La questione vera riguarda la soluzione che il marxismo ha proposto all’umanità intera, per uscire dalla problematica sociale creata da un’economia liberista senza regole e freni: la rivoluzione e la collettivizzazione dei mezzi di produzione avrebbe permesso la costruzione di un mondo migliore in cui lo sfruttato e lo sfruttatore non avrebbero più avuto la possibilità di esprimersi.

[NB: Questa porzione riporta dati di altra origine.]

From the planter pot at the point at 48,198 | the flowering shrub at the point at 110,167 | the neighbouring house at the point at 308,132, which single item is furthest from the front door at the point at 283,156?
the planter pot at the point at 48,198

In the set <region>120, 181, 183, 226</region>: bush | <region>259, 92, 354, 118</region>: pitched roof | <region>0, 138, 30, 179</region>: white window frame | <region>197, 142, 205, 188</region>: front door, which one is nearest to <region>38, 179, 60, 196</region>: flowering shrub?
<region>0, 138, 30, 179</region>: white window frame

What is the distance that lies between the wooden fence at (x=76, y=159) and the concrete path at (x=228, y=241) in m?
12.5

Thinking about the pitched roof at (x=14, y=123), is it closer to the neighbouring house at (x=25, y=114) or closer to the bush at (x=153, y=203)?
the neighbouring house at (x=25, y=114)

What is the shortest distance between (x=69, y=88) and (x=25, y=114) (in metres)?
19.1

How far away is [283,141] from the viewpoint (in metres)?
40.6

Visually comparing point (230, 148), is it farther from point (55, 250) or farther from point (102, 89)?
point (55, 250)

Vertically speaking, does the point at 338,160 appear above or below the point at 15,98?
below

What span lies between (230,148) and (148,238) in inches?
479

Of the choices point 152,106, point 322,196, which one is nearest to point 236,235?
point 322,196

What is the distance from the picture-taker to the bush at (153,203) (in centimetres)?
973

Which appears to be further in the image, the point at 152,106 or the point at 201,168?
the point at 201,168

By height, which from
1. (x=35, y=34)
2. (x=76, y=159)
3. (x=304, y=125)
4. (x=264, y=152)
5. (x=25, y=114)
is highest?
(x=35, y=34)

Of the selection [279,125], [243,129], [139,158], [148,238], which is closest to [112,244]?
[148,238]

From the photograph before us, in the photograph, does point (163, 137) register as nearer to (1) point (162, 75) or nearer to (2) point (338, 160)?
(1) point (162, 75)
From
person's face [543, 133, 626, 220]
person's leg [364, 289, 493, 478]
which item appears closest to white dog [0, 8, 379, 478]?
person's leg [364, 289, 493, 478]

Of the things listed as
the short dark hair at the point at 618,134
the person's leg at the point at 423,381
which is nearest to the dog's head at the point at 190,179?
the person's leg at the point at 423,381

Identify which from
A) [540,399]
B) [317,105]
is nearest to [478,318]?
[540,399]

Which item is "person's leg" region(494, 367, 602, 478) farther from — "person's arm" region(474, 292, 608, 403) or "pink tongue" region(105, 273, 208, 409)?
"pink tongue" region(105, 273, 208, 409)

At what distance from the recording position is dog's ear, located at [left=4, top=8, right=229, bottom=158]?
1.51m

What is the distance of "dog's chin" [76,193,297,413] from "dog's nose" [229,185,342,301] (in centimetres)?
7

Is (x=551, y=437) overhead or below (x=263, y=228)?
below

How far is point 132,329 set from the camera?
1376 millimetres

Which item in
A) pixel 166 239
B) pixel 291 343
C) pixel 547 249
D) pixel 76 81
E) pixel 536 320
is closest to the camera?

La storia ha dimostrato che questa impostazione non è giunta ai risultati sperati. «(…) Questo sogno è svanito» (n. 27). È invece emerso un nuovo orizzonte, una prospettiva che interroga l’intera umanità e che, ovviamente apre scenari ricchi di opportunità di crescita e rispetto per la dignità umana e contemporaneamente occasioni per favorire l’arricchimento dei soliti potenti a discapito dei più deboli: si tratta della globalizzazione. «(…) Nella situazione difficile nella quale oggi ci troviamo anche a causa della globalizzazione dell’economia, la dottrina sociale della Chiesa è diventata un’indicazione fondamentale, che propone orientamenti validi ben al di là dei confini di essa: questi orientamenti — di fronte al progredire dello sviluppo — devono essere affrontati nel dialogo con tutti coloro che si preoccupano seriamente dell’uomo e del suo mondo» (n. 27).

Il Papa con queste parole rilancia e scommette di nuovo sulla Dottrina sociale e approfondisce il tema con indicazioni che cercheremo di comprendere meglio nel seguito di questa rubrica.